Le Comité renvoie à sa jurisprudence, rappelant qu'il considère que l'auteur
d'une communication doit faire preuve d'un minimum de diligence dans l'exercice
des recours internes disponibles. Cette partie de la communication est
donc irrecevable au motif du non-épuisement des recours internes.

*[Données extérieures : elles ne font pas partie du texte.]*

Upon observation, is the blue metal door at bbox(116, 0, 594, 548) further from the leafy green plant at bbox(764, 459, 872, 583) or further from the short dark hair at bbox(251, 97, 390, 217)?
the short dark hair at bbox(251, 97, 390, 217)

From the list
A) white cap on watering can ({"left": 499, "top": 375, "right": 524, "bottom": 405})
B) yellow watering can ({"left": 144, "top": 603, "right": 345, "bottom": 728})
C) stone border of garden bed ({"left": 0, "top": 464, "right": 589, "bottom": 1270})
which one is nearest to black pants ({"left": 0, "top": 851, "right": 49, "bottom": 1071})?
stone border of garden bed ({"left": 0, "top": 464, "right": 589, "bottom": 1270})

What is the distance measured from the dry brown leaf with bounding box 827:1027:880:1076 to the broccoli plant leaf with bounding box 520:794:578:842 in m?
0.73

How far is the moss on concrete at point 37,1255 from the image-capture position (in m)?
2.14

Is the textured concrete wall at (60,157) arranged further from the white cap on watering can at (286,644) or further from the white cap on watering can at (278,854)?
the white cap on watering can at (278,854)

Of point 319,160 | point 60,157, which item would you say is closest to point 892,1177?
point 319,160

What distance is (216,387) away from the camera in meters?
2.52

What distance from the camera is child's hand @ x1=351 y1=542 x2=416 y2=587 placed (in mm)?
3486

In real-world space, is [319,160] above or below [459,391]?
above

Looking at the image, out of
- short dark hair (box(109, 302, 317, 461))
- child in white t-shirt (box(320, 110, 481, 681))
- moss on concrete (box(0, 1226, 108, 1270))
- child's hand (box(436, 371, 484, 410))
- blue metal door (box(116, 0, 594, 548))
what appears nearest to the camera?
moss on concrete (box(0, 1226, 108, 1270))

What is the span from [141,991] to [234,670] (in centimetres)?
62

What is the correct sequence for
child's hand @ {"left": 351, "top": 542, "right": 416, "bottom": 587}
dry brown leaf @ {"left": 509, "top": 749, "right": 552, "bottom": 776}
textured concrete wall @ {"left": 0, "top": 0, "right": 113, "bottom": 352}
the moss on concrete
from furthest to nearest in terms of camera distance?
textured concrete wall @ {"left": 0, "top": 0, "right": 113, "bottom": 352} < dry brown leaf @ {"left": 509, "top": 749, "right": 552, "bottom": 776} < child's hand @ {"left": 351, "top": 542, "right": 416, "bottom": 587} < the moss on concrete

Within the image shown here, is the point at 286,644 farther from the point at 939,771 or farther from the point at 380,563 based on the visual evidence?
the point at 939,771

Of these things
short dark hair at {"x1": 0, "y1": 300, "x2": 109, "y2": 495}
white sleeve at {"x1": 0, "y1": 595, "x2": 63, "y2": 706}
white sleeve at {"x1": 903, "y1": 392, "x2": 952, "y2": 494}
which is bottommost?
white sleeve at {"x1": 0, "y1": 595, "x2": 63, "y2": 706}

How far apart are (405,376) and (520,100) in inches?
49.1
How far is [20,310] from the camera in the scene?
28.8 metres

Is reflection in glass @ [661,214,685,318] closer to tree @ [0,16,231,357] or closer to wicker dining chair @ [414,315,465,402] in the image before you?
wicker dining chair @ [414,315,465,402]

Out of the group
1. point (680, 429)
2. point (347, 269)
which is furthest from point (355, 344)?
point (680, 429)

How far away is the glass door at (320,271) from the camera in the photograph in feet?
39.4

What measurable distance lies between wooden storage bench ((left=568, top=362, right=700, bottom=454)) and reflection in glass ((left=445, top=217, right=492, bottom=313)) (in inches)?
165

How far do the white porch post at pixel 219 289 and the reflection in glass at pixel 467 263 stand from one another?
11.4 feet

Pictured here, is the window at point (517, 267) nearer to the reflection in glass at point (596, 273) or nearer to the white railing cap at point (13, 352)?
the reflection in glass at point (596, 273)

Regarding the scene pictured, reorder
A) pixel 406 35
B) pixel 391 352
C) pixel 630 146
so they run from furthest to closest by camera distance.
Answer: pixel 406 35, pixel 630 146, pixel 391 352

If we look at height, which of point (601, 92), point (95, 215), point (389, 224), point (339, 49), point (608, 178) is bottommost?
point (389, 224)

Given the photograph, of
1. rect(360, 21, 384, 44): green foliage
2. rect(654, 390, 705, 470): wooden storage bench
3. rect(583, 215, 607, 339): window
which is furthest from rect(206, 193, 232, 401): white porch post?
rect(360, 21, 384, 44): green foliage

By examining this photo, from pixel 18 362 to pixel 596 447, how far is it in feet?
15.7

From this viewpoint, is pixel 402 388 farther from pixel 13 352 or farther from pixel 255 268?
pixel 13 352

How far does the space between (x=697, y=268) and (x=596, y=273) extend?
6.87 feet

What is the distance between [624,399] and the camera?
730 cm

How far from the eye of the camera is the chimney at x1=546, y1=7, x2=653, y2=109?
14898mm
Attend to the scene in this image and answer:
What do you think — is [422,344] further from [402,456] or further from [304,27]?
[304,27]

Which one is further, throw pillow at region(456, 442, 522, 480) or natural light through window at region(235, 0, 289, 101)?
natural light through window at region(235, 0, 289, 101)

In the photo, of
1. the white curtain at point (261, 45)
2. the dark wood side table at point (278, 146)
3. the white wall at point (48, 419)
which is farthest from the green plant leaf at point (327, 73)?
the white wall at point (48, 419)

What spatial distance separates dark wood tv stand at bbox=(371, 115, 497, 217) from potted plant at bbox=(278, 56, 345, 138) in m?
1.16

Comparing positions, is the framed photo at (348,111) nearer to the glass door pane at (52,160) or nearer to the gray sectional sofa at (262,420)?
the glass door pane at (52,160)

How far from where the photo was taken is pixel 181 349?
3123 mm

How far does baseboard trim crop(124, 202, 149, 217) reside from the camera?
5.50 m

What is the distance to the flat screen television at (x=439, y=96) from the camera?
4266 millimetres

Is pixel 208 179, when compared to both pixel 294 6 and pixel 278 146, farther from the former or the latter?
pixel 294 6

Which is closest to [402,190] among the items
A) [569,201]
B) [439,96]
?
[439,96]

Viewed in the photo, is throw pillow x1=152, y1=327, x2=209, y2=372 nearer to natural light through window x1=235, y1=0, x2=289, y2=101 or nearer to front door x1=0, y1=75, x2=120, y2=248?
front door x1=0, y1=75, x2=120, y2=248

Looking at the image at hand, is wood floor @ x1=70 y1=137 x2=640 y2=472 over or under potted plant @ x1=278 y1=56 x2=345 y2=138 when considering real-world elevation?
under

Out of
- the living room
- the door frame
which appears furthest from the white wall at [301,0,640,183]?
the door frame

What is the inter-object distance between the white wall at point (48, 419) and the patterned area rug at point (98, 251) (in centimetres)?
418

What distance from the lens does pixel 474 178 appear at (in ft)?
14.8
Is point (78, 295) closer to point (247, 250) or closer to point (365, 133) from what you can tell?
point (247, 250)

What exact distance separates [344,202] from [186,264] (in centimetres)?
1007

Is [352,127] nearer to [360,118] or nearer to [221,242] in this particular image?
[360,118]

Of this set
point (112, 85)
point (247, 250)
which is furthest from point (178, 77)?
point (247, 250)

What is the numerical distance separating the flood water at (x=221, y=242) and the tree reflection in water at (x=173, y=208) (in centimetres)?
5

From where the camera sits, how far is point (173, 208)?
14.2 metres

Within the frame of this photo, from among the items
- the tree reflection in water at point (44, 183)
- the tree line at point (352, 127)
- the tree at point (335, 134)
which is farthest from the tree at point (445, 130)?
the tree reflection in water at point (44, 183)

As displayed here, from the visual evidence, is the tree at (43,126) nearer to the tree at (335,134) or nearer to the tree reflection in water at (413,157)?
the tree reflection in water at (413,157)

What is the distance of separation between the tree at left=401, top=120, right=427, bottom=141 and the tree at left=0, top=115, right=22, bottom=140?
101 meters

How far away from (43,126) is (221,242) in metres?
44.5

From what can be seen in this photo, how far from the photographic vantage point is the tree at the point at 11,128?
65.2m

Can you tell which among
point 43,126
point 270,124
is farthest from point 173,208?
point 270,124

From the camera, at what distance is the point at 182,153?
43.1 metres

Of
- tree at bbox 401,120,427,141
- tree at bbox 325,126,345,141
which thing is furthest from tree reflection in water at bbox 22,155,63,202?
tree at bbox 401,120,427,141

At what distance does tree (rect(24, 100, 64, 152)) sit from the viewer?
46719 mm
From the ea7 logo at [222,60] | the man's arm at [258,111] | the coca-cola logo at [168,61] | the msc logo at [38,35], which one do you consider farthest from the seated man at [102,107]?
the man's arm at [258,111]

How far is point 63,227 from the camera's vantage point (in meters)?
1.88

6.5 Le Comité a ensuite examiné la plainte de l'auteur selon laquelle
la détention prolongée dans le quartier des condamnés à mort constitue
une violation de l'article 7. Certains tribunaux nationaux de dernier
recours ont fait valoir qu'une détention de cinq ans ou plus dans le quartier
des condamnés à mort viole leur constitution ou leur législation
/ Voir notamment le jugement du Comité judiciaire du Privy Council,
daté du 2 novembre 1993 (Pratt et Morgan c. Jamaïque).,
mais la jurisprudence du Comité demeure qu'une détention d'une longueur
déterminée ne constitue pas une violation de l'article 7 du Pacte en l'absence
d'autres circonstances convaincantes / Voir constatations
du Comité concernant les communications 210/1986 et 225/1987 (Earl
Pratt et Ivan Morgan c. Jamaïque), adoptées le 6 avril 1989,
par. 12.6. Voir aussi constatations du Comité sur les communications 270/1988
et 171/1988 (Randolph Barrett et Clyde Sutcliffe c. Jamaïque),
adoptées le 30 mars 1992, et 470/1991 (Kindler c. Canada),
adoptées le 30 juillet 1993. Il note que l'auteur n'a étayé, aux fins
de la recevabilité de la communication, aucun élément soulevant la question
d'une violation éventuelle de l'article 7 du Pacte. Cette partie de la
communication est donc irrecevable au titre de l'article 2 du Protocole
facultatif.
7. En conséquence, le Comité des droits de l'homme décide :
a) Que la communication est irrecevable;
b) Que la présente décision sera communiquée à l'État partie, à l'auteur
et à son conseil.
[Adopté en anglais (version originale), en espagnol et en français. Sera
publié ultérieurement aussi en arabe, en chinois et en russe dans le rapport
annuel du Comité à l'Assemblée générale.]